Hold Reuters Ahead of Merger
Reuters Group (RTRSY) reported solid revenue growth during the fourth quarter, despite the slowdown in growth in its Sales & Trading Group, which suffered from the turmoil in the financial markets. Revenues and earnings were below our estimates, though.
Revenues from all three other segments grew at an accelerated rate, and more importantly, regulatory clearances were obtained from E.C. for the merger between Reuters and Thomson Corp. (TOC) on February 29th, 2008, which means that the deal could be completed by the end of the second quarter of 2008.
We have fixed our six-month target price at $73.50 a share on RTRSY because of the current bearish sentiment in world markets, although the stock should sell at around the offer price as the merger approaches completion in 2Q08.
We are maintaining our Hold rating at this time as we feel that the upside to the stock should be limited until the merger is completed sometime in the second quarter of 2008. Finally, we are lowering our estimates due to the weaker 4Q revenues and our new currency expectation of the US Dollar trading at $2.05 per £1 and the latest round of Fed rate cuts, the effects of which would be felt in 2008.
eBay Positives Accounted For
eBay (EBAY) reported better-than-expected results for the first quarter. The company also increased its guidance for full-year 2008. We note the upside was due, in part, to foreign exchange gains, a lower tax rate, and a 37 million share repurchase. While the company should continue to produce solid growth thanks to the strength of its business model PayPal -- along with international opportunities -- these positives are already reflected in EBAY shares.
What's more, we are concerned with slowing consumer spending, increasing competition and the potential for its profit margins to contract further. That said, the stock trades at a reasonable valuation of 18x to 19x our 2008 EPS estimate. As a result, we maintain our Hold rating and expect EBAY shares to perform in line with the overall market this year.
For the quarter, the company had revenue of $2.19 billion, up $424 million from the same period last year. Revenue growth was driven primarily by Marketplaces net transaction revenues, the ongoing expansion at PayPal, Skype and the company's global classifieds business. The company's global footprint helped it benefit from strength in other currencies, relative to the U.S. dollar.
Target $132 on IBM Shares
With over half its revenue (58%) coming from outside the United States, IBM Corporation (IBM) is more insulated from the slower U.S. economy than many of its peers. Moreover, IBM's focus on faster growing markets through a series of acquisitions and divestiture of mature businesses give the company a positive growth outlook.
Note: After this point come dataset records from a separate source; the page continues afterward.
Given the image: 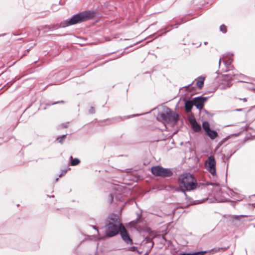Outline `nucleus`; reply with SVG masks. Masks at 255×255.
Listing matches in <instances>:
<instances>
[{
	"instance_id": "obj_1",
	"label": "nucleus",
	"mask_w": 255,
	"mask_h": 255,
	"mask_svg": "<svg viewBox=\"0 0 255 255\" xmlns=\"http://www.w3.org/2000/svg\"><path fill=\"white\" fill-rule=\"evenodd\" d=\"M123 226L120 223L118 215L114 214L110 215L108 218V223L105 226L107 236L112 237L117 235Z\"/></svg>"
},
{
	"instance_id": "obj_2",
	"label": "nucleus",
	"mask_w": 255,
	"mask_h": 255,
	"mask_svg": "<svg viewBox=\"0 0 255 255\" xmlns=\"http://www.w3.org/2000/svg\"><path fill=\"white\" fill-rule=\"evenodd\" d=\"M95 13L92 11H84L74 15L69 20H66L61 24L62 27H66L69 25L80 23L93 18Z\"/></svg>"
},
{
	"instance_id": "obj_3",
	"label": "nucleus",
	"mask_w": 255,
	"mask_h": 255,
	"mask_svg": "<svg viewBox=\"0 0 255 255\" xmlns=\"http://www.w3.org/2000/svg\"><path fill=\"white\" fill-rule=\"evenodd\" d=\"M178 183L180 187H183L187 191L195 189L197 187L196 180L190 173H184L178 177Z\"/></svg>"
},
{
	"instance_id": "obj_4",
	"label": "nucleus",
	"mask_w": 255,
	"mask_h": 255,
	"mask_svg": "<svg viewBox=\"0 0 255 255\" xmlns=\"http://www.w3.org/2000/svg\"><path fill=\"white\" fill-rule=\"evenodd\" d=\"M178 115L168 107H165L162 113L157 116V120L163 123L175 124L178 121Z\"/></svg>"
},
{
	"instance_id": "obj_5",
	"label": "nucleus",
	"mask_w": 255,
	"mask_h": 255,
	"mask_svg": "<svg viewBox=\"0 0 255 255\" xmlns=\"http://www.w3.org/2000/svg\"><path fill=\"white\" fill-rule=\"evenodd\" d=\"M151 171L152 174L155 176L169 177L173 175V172L170 169L165 168L160 166L152 167Z\"/></svg>"
},
{
	"instance_id": "obj_6",
	"label": "nucleus",
	"mask_w": 255,
	"mask_h": 255,
	"mask_svg": "<svg viewBox=\"0 0 255 255\" xmlns=\"http://www.w3.org/2000/svg\"><path fill=\"white\" fill-rule=\"evenodd\" d=\"M215 158L213 155H210L205 162V166L208 171L213 175H216V169Z\"/></svg>"
},
{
Given strong performance in the first quarter of 2008, an improved outlook for the full year and continued product releases by the company, we raise our target price to $132.00 and maintain our Buy rating on IBM shares.
Shares of IBM are currently trading at 14.2x our raised 2008 earnings per share estimate of $8.50, which represents a significant discount to the industry and on par with the S&P 500. Given the size and diversified businesses of IBM, we expect that the shares will always trade at a discount to the industry, which includes a number of less profitable but rapidly growing companies. We believe that IBM is a defensive play in the current environment, as the company derives nearly 58% of its revenue from international sales.
Further, we are encouraged with IBM's focus on more profitable businesses, such as software and services, and exit of low-margin businesses. IBM has strengthened its position through strategic investments and acquisitions in emerging higher value segments like SOA, Information on Demand, business process services and open modular systems.